Records in a dataset
⁂

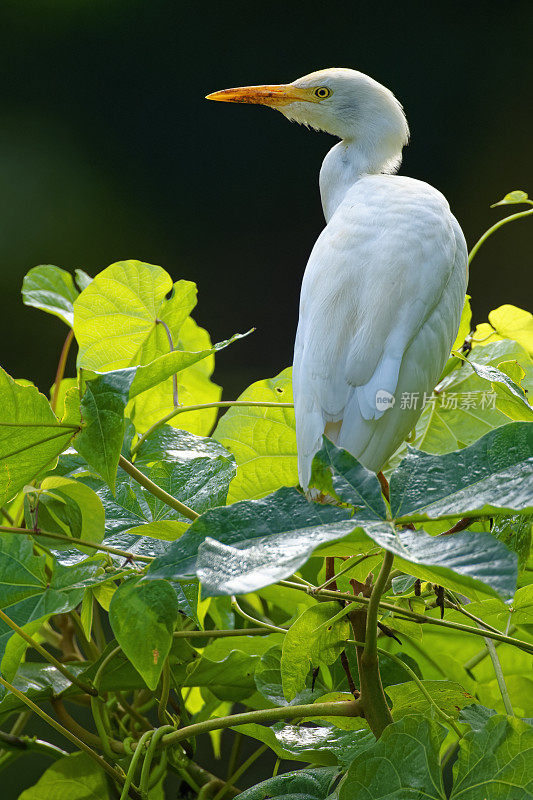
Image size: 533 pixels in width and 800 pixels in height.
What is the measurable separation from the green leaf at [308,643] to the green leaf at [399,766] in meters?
0.04

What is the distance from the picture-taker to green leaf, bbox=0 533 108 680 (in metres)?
0.27

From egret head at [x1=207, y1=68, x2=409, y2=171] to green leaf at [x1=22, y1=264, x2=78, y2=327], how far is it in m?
0.24

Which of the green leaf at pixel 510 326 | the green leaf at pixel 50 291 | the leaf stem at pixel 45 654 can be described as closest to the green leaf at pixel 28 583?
the leaf stem at pixel 45 654

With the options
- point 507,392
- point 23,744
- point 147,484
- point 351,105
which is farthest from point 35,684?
point 351,105

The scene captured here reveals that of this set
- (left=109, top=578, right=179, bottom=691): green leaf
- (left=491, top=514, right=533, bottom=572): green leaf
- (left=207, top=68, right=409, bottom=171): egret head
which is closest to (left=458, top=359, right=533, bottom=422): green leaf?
(left=491, top=514, right=533, bottom=572): green leaf

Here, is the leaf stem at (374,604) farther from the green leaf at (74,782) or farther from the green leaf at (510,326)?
the green leaf at (510,326)

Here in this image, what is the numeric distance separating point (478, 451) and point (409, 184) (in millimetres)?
353

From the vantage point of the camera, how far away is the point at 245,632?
29 cm

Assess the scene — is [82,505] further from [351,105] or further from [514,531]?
[351,105]

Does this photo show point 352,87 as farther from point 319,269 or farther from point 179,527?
point 179,527

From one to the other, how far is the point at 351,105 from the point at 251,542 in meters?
0.56

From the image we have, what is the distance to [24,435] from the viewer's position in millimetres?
252

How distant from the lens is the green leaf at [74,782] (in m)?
0.34

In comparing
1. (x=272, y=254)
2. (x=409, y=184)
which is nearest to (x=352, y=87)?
(x=409, y=184)
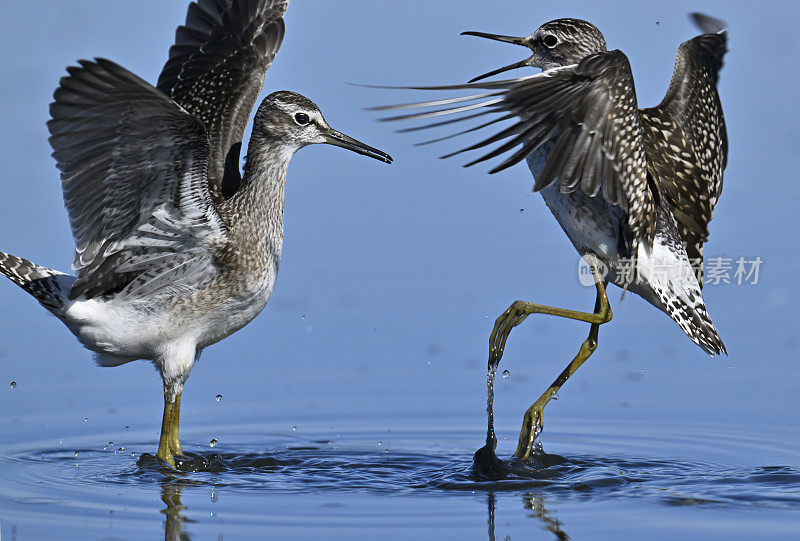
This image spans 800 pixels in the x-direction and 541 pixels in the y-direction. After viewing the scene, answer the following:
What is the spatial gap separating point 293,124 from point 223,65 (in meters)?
1.01

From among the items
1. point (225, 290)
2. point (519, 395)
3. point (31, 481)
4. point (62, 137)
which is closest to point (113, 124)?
point (62, 137)

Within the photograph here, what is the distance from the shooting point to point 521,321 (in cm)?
746

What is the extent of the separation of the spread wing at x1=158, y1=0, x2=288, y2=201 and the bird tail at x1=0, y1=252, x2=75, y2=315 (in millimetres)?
1030

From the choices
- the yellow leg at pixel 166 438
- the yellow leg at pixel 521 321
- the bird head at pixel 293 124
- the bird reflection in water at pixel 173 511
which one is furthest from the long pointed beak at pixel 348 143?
the bird reflection in water at pixel 173 511

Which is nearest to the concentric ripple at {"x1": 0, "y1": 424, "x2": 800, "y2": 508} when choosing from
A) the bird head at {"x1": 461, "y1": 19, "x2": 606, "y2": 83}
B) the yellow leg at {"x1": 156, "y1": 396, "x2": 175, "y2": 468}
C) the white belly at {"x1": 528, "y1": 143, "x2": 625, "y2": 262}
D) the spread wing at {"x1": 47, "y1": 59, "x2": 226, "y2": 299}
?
the yellow leg at {"x1": 156, "y1": 396, "x2": 175, "y2": 468}

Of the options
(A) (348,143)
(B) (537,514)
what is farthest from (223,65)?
(B) (537,514)

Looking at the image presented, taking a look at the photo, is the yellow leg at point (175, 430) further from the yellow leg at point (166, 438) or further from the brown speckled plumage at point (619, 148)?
the brown speckled plumage at point (619, 148)

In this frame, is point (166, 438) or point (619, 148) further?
point (166, 438)

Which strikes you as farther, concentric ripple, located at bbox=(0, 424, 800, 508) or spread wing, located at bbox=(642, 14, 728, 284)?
spread wing, located at bbox=(642, 14, 728, 284)

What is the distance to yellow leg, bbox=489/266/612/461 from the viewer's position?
7363 mm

⁂

:: STATED PROBLEM ::
Reproduce the entire listing above with "picture-taker" swapped for "photographer" and everything else left as is. Leave the pictures out.

:: EXPECTED OUTPUT ::
Image size: 533 pixels in width and 800 pixels in height.
What is the measurable separation from the green leaf at [308,643] to the green leaf at [399,766] in meters?
0.04

What is the distance from the photographer to green leaf, bbox=0 533 108 680 (in metres)?
0.27

From egret head at [x1=207, y1=68, x2=409, y2=171] to green leaf at [x1=22, y1=264, x2=78, y2=327], how far is it in m?
0.24

Which of the green leaf at pixel 510 326 | the green leaf at pixel 50 291 | the leaf stem at pixel 45 654 can be described as closest to the green leaf at pixel 28 583?
the leaf stem at pixel 45 654

With the options
- point 507,392
- point 23,744
- point 147,484
- point 351,105
which is farthest from point 35,684?
point 351,105

The scene captured here reveals that of this set
- (left=109, top=578, right=179, bottom=691): green leaf
- (left=491, top=514, right=533, bottom=572): green leaf
- (left=207, top=68, right=409, bottom=171): egret head
which is closest to (left=458, top=359, right=533, bottom=422): green leaf?
(left=491, top=514, right=533, bottom=572): green leaf

Here, is the leaf stem at (374,604) farther from the green leaf at (74,782) or farther from the green leaf at (510,326)?
the green leaf at (510,326)

Here in this image, what is the numeric distance separating point (478, 451) and point (409, 184) (in millimetres)?
353

From the vantage point of the camera, how far away is the point at 245,632?
29 cm

Assess the scene — is [82,505] further from [351,105] or further from [514,531]?
[351,105]

Does this photo show point 352,87 as farther from point 319,269 or farther from point 179,527?
point 179,527

From one to the other, how far is the point at 351,105 from the point at 251,542 in meters?
0.56

From the image we have, what is the distance to [24,435] from the viewer's position in millimetres?
252

How distant from the lens is the green leaf at [74,782] (in m)?
0.34

In comparing
1. (x=272, y=254)
2. (x=409, y=184)
which is nearest to (x=352, y=87)?
(x=409, y=184)
This image spans 800 pixels in the x-direction and 541 pixels in the y-direction. After viewing the scene, answer the following:
What is the spatial gap separating point 293,124 from point 223,65 (in meters)?
1.01

From among the items
1. point (225, 290)
2. point (519, 395)
3. point (31, 481)
4. point (62, 137)
which is closest to point (113, 124)?
point (62, 137)

Within the photograph here, what is the distance from the shooting point to point 521,321 (in cm)?
746

What is the extent of the separation of the spread wing at x1=158, y1=0, x2=288, y2=201 and the bird tail at x1=0, y1=252, x2=75, y2=315 (in millimetres)?
1030

From the choices
- the yellow leg at pixel 166 438
- the yellow leg at pixel 521 321
- the bird head at pixel 293 124
- the bird reflection in water at pixel 173 511
which one is furthest from the long pointed beak at pixel 348 143?
the bird reflection in water at pixel 173 511

Which is nearest to the concentric ripple at {"x1": 0, "y1": 424, "x2": 800, "y2": 508} when choosing from
A) the bird head at {"x1": 461, "y1": 19, "x2": 606, "y2": 83}
B) the yellow leg at {"x1": 156, "y1": 396, "x2": 175, "y2": 468}
C) the white belly at {"x1": 528, "y1": 143, "x2": 625, "y2": 262}
D) the spread wing at {"x1": 47, "y1": 59, "x2": 226, "y2": 299}
?
the yellow leg at {"x1": 156, "y1": 396, "x2": 175, "y2": 468}

Of the options
(A) (348,143)
(B) (537,514)
what is farthest from (223,65)?
(B) (537,514)

Looking at the image presented, taking a look at the photo, is the yellow leg at point (175, 430) further from the yellow leg at point (166, 438) or further from the brown speckled plumage at point (619, 148)?
the brown speckled plumage at point (619, 148)

In this frame, is point (166, 438) or point (619, 148) further?
point (166, 438)

Which strikes you as farther, concentric ripple, located at bbox=(0, 424, 800, 508) or spread wing, located at bbox=(642, 14, 728, 284)?
spread wing, located at bbox=(642, 14, 728, 284)

What is the distance to yellow leg, bbox=489/266/612/461 from the viewer's position?
7363 mm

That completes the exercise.